Annalisa Brambilla, In Your Face
I went to see Annalisa Brambilla’s exhibition at the Foundry in East London. I have to start by saying that I am intrigued by her work, I had never actually seen it but looking at her website is a guilty pleasure. They portray an intimacy and a psyche of the groups that she portrays and which you immediately feel a part of, they are a completely involving act of voyeurism. As she herself says she “seeks to defuse the antagonistic element and allows for its replacement by intimacy.”
In the exhibition she is portraying four bodies of work: The Tube, Don’t Shoot The Messenger, Lights and A Quattr’occhi. On The Tube, Annalisa has taken images of the people on the tube, reading, listening, talking, they are in their own world it is their own private time. You constantly think about whether they actually knew if they were having their photograph taken, also it is difficult to not question whether you have actually ever seen any of the people yourself or passed them in the street.

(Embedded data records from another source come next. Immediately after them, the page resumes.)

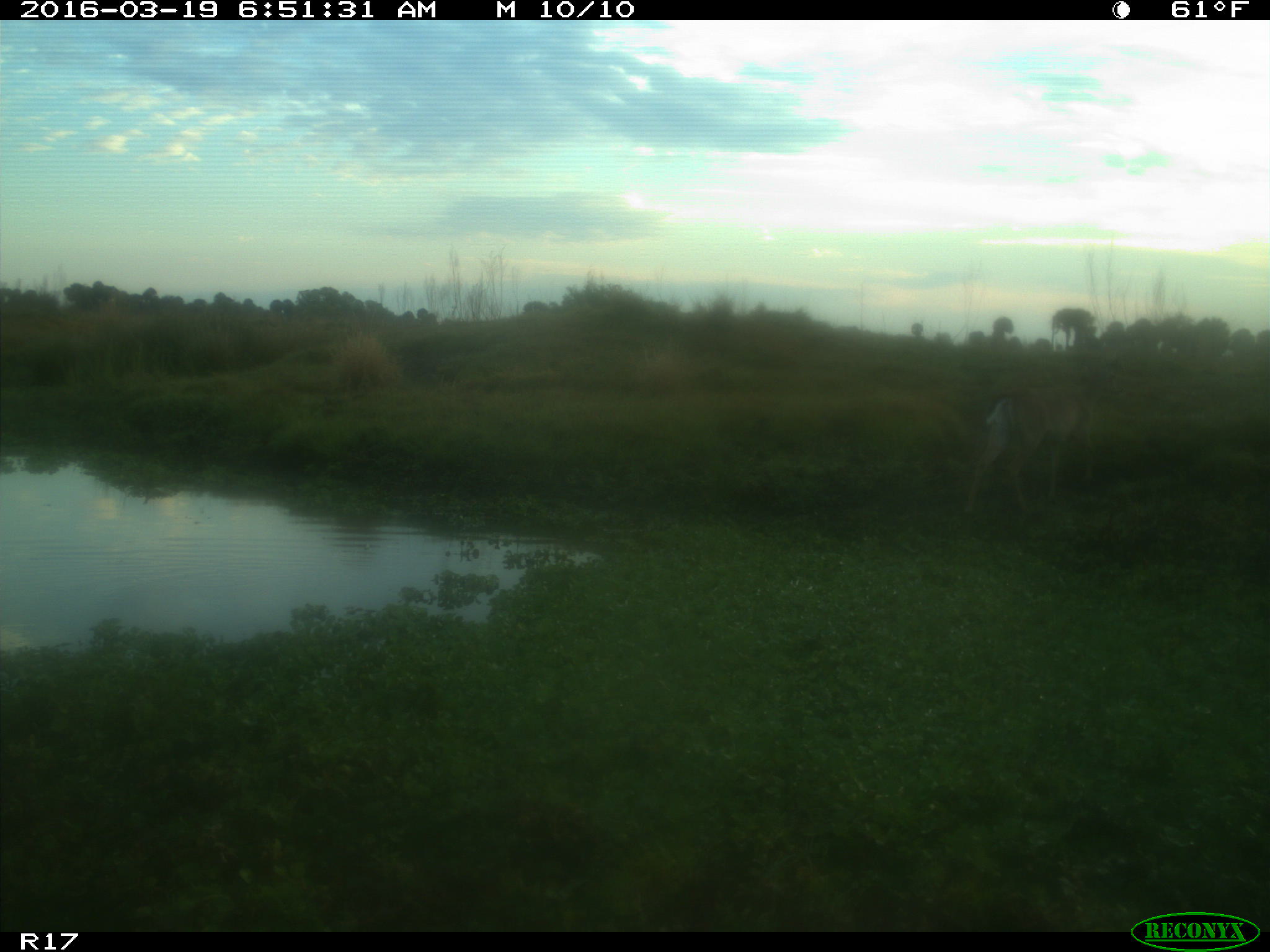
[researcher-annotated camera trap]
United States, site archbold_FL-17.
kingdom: Animalia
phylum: Chordata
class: Mammalia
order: Artiodactyla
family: Cervidae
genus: Odocoileus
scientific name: Odocoileus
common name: deer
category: unidentified deer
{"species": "unidentified deer (deer) (Odocoileus)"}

In Don’t Shoot The Messenger there are images and details of cycle couriers. Included with the photographs are fascinating interviews with the couriers where they describe their favourite streets, lobbies, nicknames etc. It portrays the “people bound together by the shared experience of often hostile city – streets, a dangerous, marginal – job, and lifestyles facilitated and shaped by the interface of beer and bicycle.” What was fascinating was that at the private view this tribe of people were all grouped together and were only interested in the photographs of themselves – not in any of the other works in the show. They all wore their trousers rolled up, with special cycling shoes, all with a beer in hand. What was fascinating was how Brambilla became included in this group, is she a secret cyclist?
The Italian A Quattr’occhi is used to describe a face to face conversation, usually about something important. Brambilla took a photograph of someone who had a type of relationship with her and asked them to take one of her. What was fascinating to see was her different expressions and moods with the different people and her different relationships with them.
By the end of looking at the exhibition I felt invigorated and fascinated, it makes you realise that everyone belongs to at least one tribe, it makes you consider how people perceive you and how you perceive others. Absolutely fascinating.